**SUPPLIED TEXT**
════════════════

No Child Support is a No-No
May 19, 2020 § 4 Comments
Only last week I had two PSA’s presented to me in which the parties agreed to waive child support for the non-custodial parent. I refused to sign the judgments. The reason is that the parties are not at liberty to enter into such an agreement. The law could not be clearer.
This is from the case of Varner v. Varner, 588 So.2d 428, 432-33 (Miss. 1991):
Courts award child support to the custodial parent for the benefit and protection of the child. Lawrence v. Lawrence, 574 So.2d 1376, 1381 (Miss.1991); Cumberland v. Cumberland, 564 So.2d 839, 847 (Miss.1990); Nichols v. Tedder, 547 So.2d 766, 781 (Miss.1989); Alexander v. Alexander, 494 So.2d 365, 368 (Miss.1986). Such benefits belong to the child, and the custodial parent has a fiduciary duty to hold them for the use of the child. Sorrell v. Borner, [593 So.2d 986, 987 (Miss. 1991)]; Cumberland, 564 So.2d at 847; Alexander, 494 So.2d at 368; Trunzler v. Trunzler, 431 So.2d 1115, 1116 (Miss.1983). Such support obligations vest in the child as they accrue, and no court may thereafter modify or forgive them if they be not paid. Premeaux v. Smith, 569 So.2d 681, 685 (Miss.1990); Thurman v. Thurman, 559 So.2d 1014, 1016–17 (Miss.1990); Cumberland, 564 So.2d at 847; Brand v. Brand, 482 So.2d 236, 237 (Miss.1986); Hailey v. Holden, 457 So.2d 947, 951 (Miss.1984); Hambrick v. Prestwood, 382 So.2d 474, 476 (Miss.1980). The only defense to an action therefor is payment.
No party obligated by a judicial decree to provide support for minor children may resort to self help and modify his or her obligation with impunity. The interest of children weighs in the judicial mind far heavier than those of either parent.

════════════════

**PROVIDED MATERIAL**
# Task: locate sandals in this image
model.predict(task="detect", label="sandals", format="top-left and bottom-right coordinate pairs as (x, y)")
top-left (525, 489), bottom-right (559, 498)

════════════════

**THE TASKS**
**a.** In the post on waived child support, list every case cited right after the sentence "Courts award child support to the custodial parent for the benefit and protection of the child." Give each case with its citation.
**b.** Write the next part of the post about parties agreeing to waive child support, starting after its final sentence.
Nothing in the data is needed for this work.

**ANSWER SET**
**a.**
- Lawrence v. Lawrence, 574 So.2d 1376, 1381 (Miss.1991)
- Cumberland v. Cumberland, 564 So.2d 839, 847 (Miss.1990)
- Nichols v. Tedder, 547 So.2d 766, 781 (Miss.1989)
- Alexander v. Alexander, 494 So.2d 365, 368 (Miss.1986)

**b.**
Cumberland, 564 So.2d at 847.
In Calton v. Calton, 485 So.2d 309, 310–11 (Miss.1986), this Court refused to recognize a contract between divorced parents, containing a covenant not to sue for child support. We agreed with the Florida court in Lang v. Lang, 252 So.2d 809, 812 (Fla.Dist.Ct.App.1971); that
[t]he basic right of the minor child to be supported by its parents is not affected by an agreement between the parties with respect to such obligations; “children are not chattels whose rights can be bargained away by parents”….
Calton, 485 So.2d at 310; see also, Lawrence v. Lawrence, 574 So.2d at 1381.
Negotiation to obtain a divorce is devilishly difficult in Mississippi because of the codified “divorce blackmail” that is engrafted into our law. I know that you have parties who say that if you will just draft it so that the party with the upper hand can walk away with no bothersome financial obligations and they can move on to the next chapter. But the children are entitled to be supported, and the parents can not do away with it by agreement.
So is an agreement that recognizes the custodial parent’s ability to provide full support, & the noncustodial parent’s inability to provide even partial support, void by law?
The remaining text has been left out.